Before we get into the weeds of performance, keep in mind that performance is not the only feature of Obstore. There's a strong focus on developer experience as well:

  • Simple to install with no required Python dependencies.
  • Works the same across AWS S3, Google Cloud Storage, and Azure Storage.
  • Full type hinting, including all store configuration and operations.
  • Downloads that automatically act as iterators and uploads that automatically accept iterators.
  • Automatic pagination of list calls behind the scenes

So you might enjoy using Obstore even in a case where it only marginally improves your performance.

Defining performance

"Fast" can have several definitions in a networking context.

  • Download latency: the time until the first byte of a download is received.
  • Single-request throughput: the download or upload bytes per second of a single request.
  • Many-request throughput: the combined download or upload bytes per second of multiple concurrent requests.

Furthermore, performance can be different when using obstore's synchronous or asynchronous API.

Let's consider the areas where we expect improved, possibly-improved, and equal performance.

Improved performance

Many-request throughput with the asynchronous API is the primary place where we expect significantly improved performance. Especially when making many requests of relatively small files, we find that obstore can provide significantly higher throughput.

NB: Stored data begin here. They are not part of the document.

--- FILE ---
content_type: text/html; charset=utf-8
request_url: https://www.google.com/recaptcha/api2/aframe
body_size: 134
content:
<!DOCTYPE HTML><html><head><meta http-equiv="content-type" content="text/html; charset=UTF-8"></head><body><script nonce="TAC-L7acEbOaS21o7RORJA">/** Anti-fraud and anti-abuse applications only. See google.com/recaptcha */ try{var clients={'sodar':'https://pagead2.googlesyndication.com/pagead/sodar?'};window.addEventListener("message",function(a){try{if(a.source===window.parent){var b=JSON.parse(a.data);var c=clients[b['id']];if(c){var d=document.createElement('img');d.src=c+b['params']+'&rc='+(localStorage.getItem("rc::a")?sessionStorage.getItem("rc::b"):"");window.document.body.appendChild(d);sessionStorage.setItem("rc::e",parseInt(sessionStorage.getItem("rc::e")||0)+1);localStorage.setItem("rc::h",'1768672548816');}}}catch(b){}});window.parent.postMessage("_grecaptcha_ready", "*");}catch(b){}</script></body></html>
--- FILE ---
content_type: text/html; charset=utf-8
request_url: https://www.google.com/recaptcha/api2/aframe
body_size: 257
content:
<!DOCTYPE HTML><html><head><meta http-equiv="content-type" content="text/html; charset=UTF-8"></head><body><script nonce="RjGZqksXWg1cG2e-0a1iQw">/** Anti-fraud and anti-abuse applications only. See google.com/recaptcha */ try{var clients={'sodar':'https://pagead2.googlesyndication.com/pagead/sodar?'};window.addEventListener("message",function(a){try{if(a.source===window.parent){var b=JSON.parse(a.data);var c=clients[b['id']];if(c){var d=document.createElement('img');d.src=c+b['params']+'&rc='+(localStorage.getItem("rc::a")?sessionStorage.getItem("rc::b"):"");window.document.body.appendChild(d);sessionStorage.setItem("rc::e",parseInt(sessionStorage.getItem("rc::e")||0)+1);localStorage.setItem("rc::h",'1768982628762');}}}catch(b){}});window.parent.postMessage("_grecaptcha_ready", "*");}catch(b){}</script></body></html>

For example, preliminary results indicate roughly 9x higher throughput than aioboto3 and fsspec. That specific benchmark considered fetching the first 16KB of a file many times.

Possibly improved performance

Using the synchronous API. We haven't benchmarked the synchronous API However, we do release the Python GIL for all synchronous operations, so it may perform better in a thread pool than other Python request libraries.

Equal performance

  • Single-request throughput: if you're making one request, the limiting factor is likely network conditions, not Python overhead, so it's unlikely that obstore will be faster.

    Keep in mind, however, that what looks like a single request may actually be multiple requests under the hood. obstore.put will use multipart uploads by default, meaning that various parts of a file will be uploaded concurrently, and there may be efficiency gains here. - Latency: this is primarily driven by hardware and network conditions, and we expect Obstore to have similar latency as other Python request libraries.

Future research

In the future, we'd like to benchmark:

  • Alternate Python event loops, e.g. uvloop
  • The obstore synchronous API

If you have any interest in collaborating on this, open an issue.